Cosa definirebbe scuola? Accetterebbe la didattica a distanza?

  • Certo che la accetterei! E non perché, come mi si accusa, non sono empatico (anche se talvolta prendo volentieri le distanze, come avete capito), ma perché sono favorevole alle innovazioni in ambito didattico e credo che le tecnologie possano favorire diversi tipi di apprendimento soprattutto se accompagnate da un attento uso del linguaggio che può combattere l’incantamento, l’irrigidimento del nostro intelletto.


E tu Sabrina, cosa pensi di quello che sta succedendo? Quale pensiero ci regali oggi?

  • In tutto questo chiasso, fatto di chiacchiere e superficialità, di strumentalizzazioni e mancanza di buonsenso, credo che l’atteggiamento più corretto sarebbe il silenzio.
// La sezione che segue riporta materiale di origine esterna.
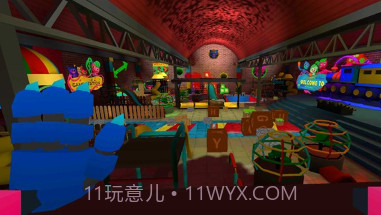 逃离恐怖花园v1.17截图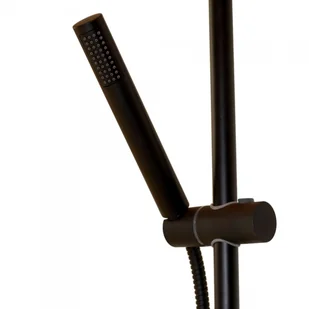 Metal-Hurt EMI czarna NDT-L705B NDT-L705B - Baterie wannowe i prysznicowe - miniaturka - grafika 3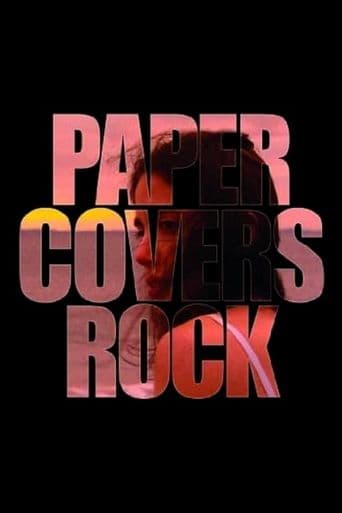 Paper Covers Rock poster art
Provo quasi un senso di nausea quando leggo e ascolto i commenti sulla situazione che stiamo vivendo da ormai sei mesi, perché questi commenti sono davvero lo specchio di quello che stiamo diventando. Incapaci di ammettere i nostri limiti, desiderosi di ritagliarci un attimo di notorietà, aggressivi e presuntuosi. Vorrei sentire poche voci, di chi ha osservato a lungo, raccolto dati e ragionato sugli stessi, e vorrei che ogni discorso sul virus iniziasse con una premessa che segnala che quel che si sta per dire non è la verità, ma solo il livello di conoscenza raggiunto fino a questo momento, pertanto, anche i provvedimenti adottati sono adeguati a quanto si sa fino ad ora. Mi piacerebbe una solidarietà costante tra le persone, fatta innanzitutto di quel rispetto che si mostra seguendo le elementari misure di protezione, che non saranno perfette, ma sono le sole che abbiamo adesso.